For the past 15 issues the original teenage X-Men have been living in the 21st century thanks to ill-advised time travel. Now the X-Men of the future have returned to the present to convince the X-Men of the present to send the X-Men of the past back to the past, to stop the present from turning into the future and allowing the future to transform into a better future thanks to a changed present, created by a restored past.
There's a gleeful sense of play about all of this.
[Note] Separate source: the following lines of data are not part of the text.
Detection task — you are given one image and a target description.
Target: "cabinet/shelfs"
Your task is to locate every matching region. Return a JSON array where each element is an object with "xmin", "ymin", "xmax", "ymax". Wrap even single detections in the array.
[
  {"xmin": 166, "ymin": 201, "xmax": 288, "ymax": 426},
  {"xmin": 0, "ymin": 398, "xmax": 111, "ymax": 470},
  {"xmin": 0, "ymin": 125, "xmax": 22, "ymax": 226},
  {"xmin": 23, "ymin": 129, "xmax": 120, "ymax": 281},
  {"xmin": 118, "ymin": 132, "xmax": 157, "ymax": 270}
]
The future X-Men are tantalizingly attractive, with one or two great surprises as to the line-up. What could be a continuity nightmare (there are now three simultaneous versions of some characters) is saved by some great dialogue and characterization, and an intriguing pair of cliffhangers. Like good gymnastics, the clincher for these kinds of big crossovers is the landing, but so far "Battle of the Atom" is good enough for me to agree to pick up the two or three comics I wouldn't normally read just to get the full story. (4/5)
Marvel. Written by Simon Spurrier. Art by Paul Davidson.Compared to all of the epic time-travelling shenanigans of "Battle of the Atom", X-Men Legacy feels more than a little short-changed. The son of Charles Xavier, the super-mutant David Haller, finally tracks down Cyclops to gain revenge for Charles' murder. This feels like Marvel should be treating it as a more epic confrontation that it is, but instead it's tucked away in a low-selling supporting book - this pretty much guarantees that nothing significant is ultimately going to happen. It's a pity: this continues to be an excellently written book with humour, drama and lots of off-the-wall concepts. I would give this issue five out of five, but it loses a point for some pretty skeezy lines about women. Stern look. Must try harder. (4/5)
Winner of the Week: There's no complete stand-out this week, just quite a few very enjoyable comics. If you're picking one to buy, go with The Joker.
Loser of the Week: Similarly there's nothing teeth-grindingly awful. The worst of this week's bunch is probably DeSaad to be honest.